Records:
════════════════
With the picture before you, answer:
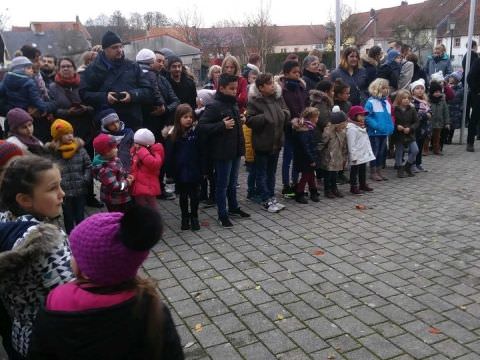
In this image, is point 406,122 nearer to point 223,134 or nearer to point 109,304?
point 223,134

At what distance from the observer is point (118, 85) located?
6516 mm

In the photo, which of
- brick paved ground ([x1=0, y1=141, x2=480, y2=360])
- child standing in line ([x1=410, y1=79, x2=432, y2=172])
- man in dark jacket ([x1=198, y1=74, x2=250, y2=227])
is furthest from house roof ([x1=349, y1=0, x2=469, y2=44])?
man in dark jacket ([x1=198, y1=74, x2=250, y2=227])

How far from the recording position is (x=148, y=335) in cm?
169

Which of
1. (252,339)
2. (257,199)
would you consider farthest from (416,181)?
(252,339)

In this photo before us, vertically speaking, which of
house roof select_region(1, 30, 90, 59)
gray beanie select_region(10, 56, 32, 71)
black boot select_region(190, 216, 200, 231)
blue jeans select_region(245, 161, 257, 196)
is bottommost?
black boot select_region(190, 216, 200, 231)

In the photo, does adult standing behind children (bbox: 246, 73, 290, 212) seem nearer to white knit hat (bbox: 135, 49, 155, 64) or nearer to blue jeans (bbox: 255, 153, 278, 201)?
blue jeans (bbox: 255, 153, 278, 201)

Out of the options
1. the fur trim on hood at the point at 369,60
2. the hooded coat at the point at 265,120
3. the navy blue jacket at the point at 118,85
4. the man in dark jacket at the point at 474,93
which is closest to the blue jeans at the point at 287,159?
the hooded coat at the point at 265,120

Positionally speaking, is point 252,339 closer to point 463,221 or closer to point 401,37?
point 463,221

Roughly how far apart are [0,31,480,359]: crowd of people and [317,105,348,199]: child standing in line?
0.02 m

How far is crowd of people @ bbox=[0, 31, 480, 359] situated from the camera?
168 cm

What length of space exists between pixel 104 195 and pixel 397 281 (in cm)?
327

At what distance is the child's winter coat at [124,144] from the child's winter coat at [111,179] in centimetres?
55

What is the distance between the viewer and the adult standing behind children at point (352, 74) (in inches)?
336

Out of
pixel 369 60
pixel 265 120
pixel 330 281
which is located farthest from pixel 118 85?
pixel 369 60
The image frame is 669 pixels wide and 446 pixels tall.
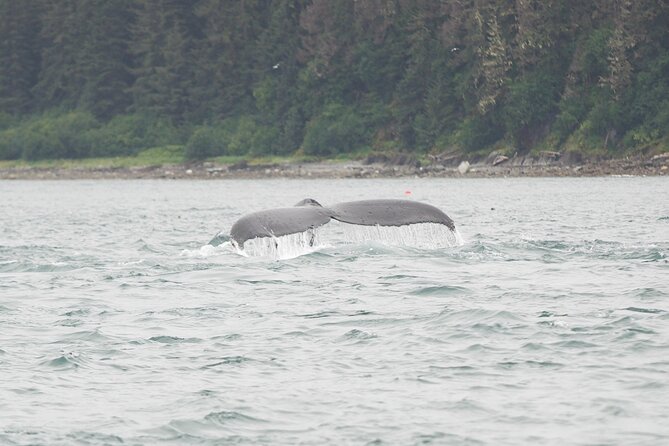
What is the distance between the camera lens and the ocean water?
9.21 meters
════════════════
Please go through all the rows and change every "house roof" to "building roof", leaving everything else as it is. Leave the pictures out of your answer.

■ **Reply**
With the picture before you, answer:
In this image, is point 406,122 nearer to point 223,134 or nearer to point 109,304?
point 223,134

At what distance from the observer is point (118, 85) located?
6516 mm

In the photo, which of
- brick paved ground ([x1=0, y1=141, x2=480, y2=360])
- child standing in line ([x1=410, y1=79, x2=432, y2=172])
- man in dark jacket ([x1=198, y1=74, x2=250, y2=227])
is furthest from building roof ([x1=349, y1=0, x2=469, y2=44])?
man in dark jacket ([x1=198, y1=74, x2=250, y2=227])

How far from the recording position is (x=148, y=335) in cm?
169

Which of
1. (252,339)
2. (257,199)
would you consider farthest from (416,181)?
(252,339)

In this photo before us, vertically speaking, which of
building roof select_region(1, 30, 90, 59)
gray beanie select_region(10, 56, 32, 71)
black boot select_region(190, 216, 200, 231)
blue jeans select_region(245, 161, 257, 196)
is bottommost?
black boot select_region(190, 216, 200, 231)

In the photo, does adult standing behind children (bbox: 246, 73, 290, 212) seem nearer to white knit hat (bbox: 135, 49, 155, 64) or nearer to blue jeans (bbox: 255, 153, 278, 201)?
blue jeans (bbox: 255, 153, 278, 201)

Out of the options
1. the fur trim on hood at the point at 369,60
2. the hooded coat at the point at 265,120
3. the navy blue jacket at the point at 118,85
4. the man in dark jacket at the point at 474,93
which is closest to the blue jeans at the point at 287,159?
the hooded coat at the point at 265,120

Positionally speaking, is point 252,339 closer to point 463,221 or closer to point 401,37?
point 463,221

Roughly how far apart are [0,31,480,359]: crowd of people and [317,105,348,199]: child standing in line?
0.02 m

How far is crowd of people @ bbox=[0, 31, 480, 359] situated from the camera?
168 cm

What length of space exists between pixel 104 195 and pixel 397 281 (in cm)?
327

At what distance is the child's winter coat at [124,144] from the child's winter coat at [111,179] in centimetres?
55

What is the distance between the viewer and the adult standing behind children at point (352, 74) (in inches)?
336

Out of
pixel 369 60
pixel 265 120
pixel 330 281
which is located farthest from pixel 118 85?
pixel 369 60
The image frame is 669 pixels wide and 446 pixels tall.
What is the distance between the camera lens and the ocean water?
9.21 meters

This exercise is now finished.